Joy is a gorgeous word. It’s a toe-tapping, bottom-wiggling, dancing around the kitchen, waving a cooking spoon kind of word. Though having made homemade butterscotch pudding, I warn you not get too carried away with all that tapping, wiggling, and spoon waving, or you’ll end up with a scorched mess and golden brown splatters all over the walls.

There’s joy inherent in writing, too. There has to be. Even if, as Paul Bishop said, “Writers are the only people who can spend all day in their pajamas playing with imaginary friends,” without the occasional transcendent joyous moment we would all, one day, run shrieking from our word processors and require heavy sedation or at least large helpings of macaroni and industrial-strength cheese sauce.

There’s the sheer pleasure of character building, a God-like activity if there ever was one. You create a person out of a blank page and a few facts like birth date, hair color, and the line she will not cross. Except, even as you’re typing in that uncrossable line, you’re chuckling to yourself. From this moment forward, you are committed to drag your character—by whatever means you can find—to that line. When you get there, you will shove her over with all your strength, and rub your hands joyfully as you watch the fall out. She’s going to hate you for this. Fortunately, maybe the readers will love you.

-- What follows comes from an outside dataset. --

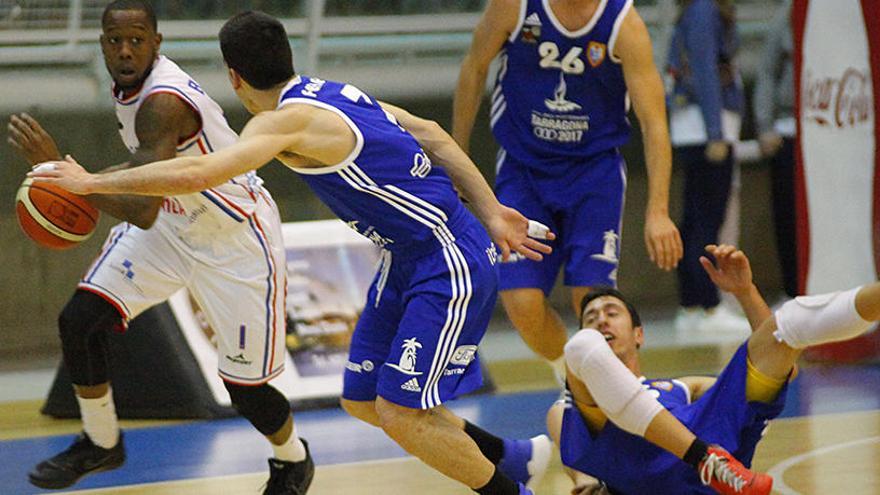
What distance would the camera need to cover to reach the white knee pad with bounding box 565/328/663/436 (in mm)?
4828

Do you have a clue how hard it is to share the joy of a perfectly-crafted sentence? I mean, who really cares that you cooked up a sublime subject-verb-object combination and garnished it with the most perfect adjective and gerund? Can you explain to your significant other how good dialog feels like breakers rolling back and forth over a beach? Each succeeding line builds toward a climax that might just mimic sexual release. Well, okay, more like a bowl of homemade butterscotch pudding release.

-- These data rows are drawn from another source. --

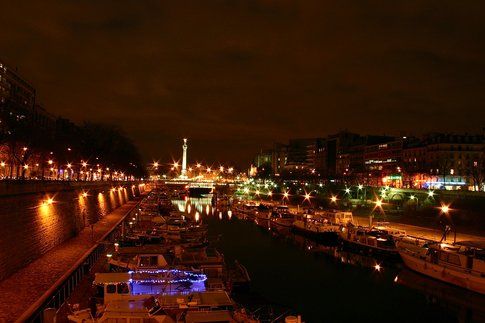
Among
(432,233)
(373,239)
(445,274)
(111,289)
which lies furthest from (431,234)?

Then there is that glorious moment you realize that the main plot and a sub-plot have just ricocheted off one another and are now careening in totally unexpected directions. So what if this blows holes in your carefully outlined last third of the book? There’s energy happening here that you never knew this book would have, so hang on tight and ride it out.

Joy keeps us going. We live in hope of those wonderful, bright moments when wordsmithing and plot crafting come together and we feel like dancing around and wiggling our bottoms, with or without spoon in hand.

Anyone remember creamettes? It was James T. Williams’ brand name for the first quick-cooking elbow macaroni, which he invented in 1912. Shrimp wiggle? It’s been a long time since I’ve seen my mother’s cook book. Your guess is as good as mine. As for oysters in grapefruit, we just aren’t going to go there.

2 comments:

Lonnie Cruse said...

Hehehe, good one, Sharon, and that compliment from someone who loves old cookbooks. And who loves to swing a spoon while cooking. Unfortunately, you may have to demand I hand over my writer's ID card when I confess I can not for the life of me remember what a gerund is. I'm sure I use them, but...ignorance is bliss.

Great blog post!

Elizabeth Zelvin said...

Ooh! ooh! I know! [waving hand like Hermione in Harry Potter] A gerund is one of those "ing" words...and in my Girl Scout camp, it was tuna wiggle. I learned to cook from The Joy of Cooking in my first off-campus apartment with three roommates. One of them hated to cook, so we had a deal: I cooked on her night as well as mine, and she took my turn washing dishes while I played the guitar and sang to her. I think I got the good end of the deal. At my mother's knee, I learned to edit.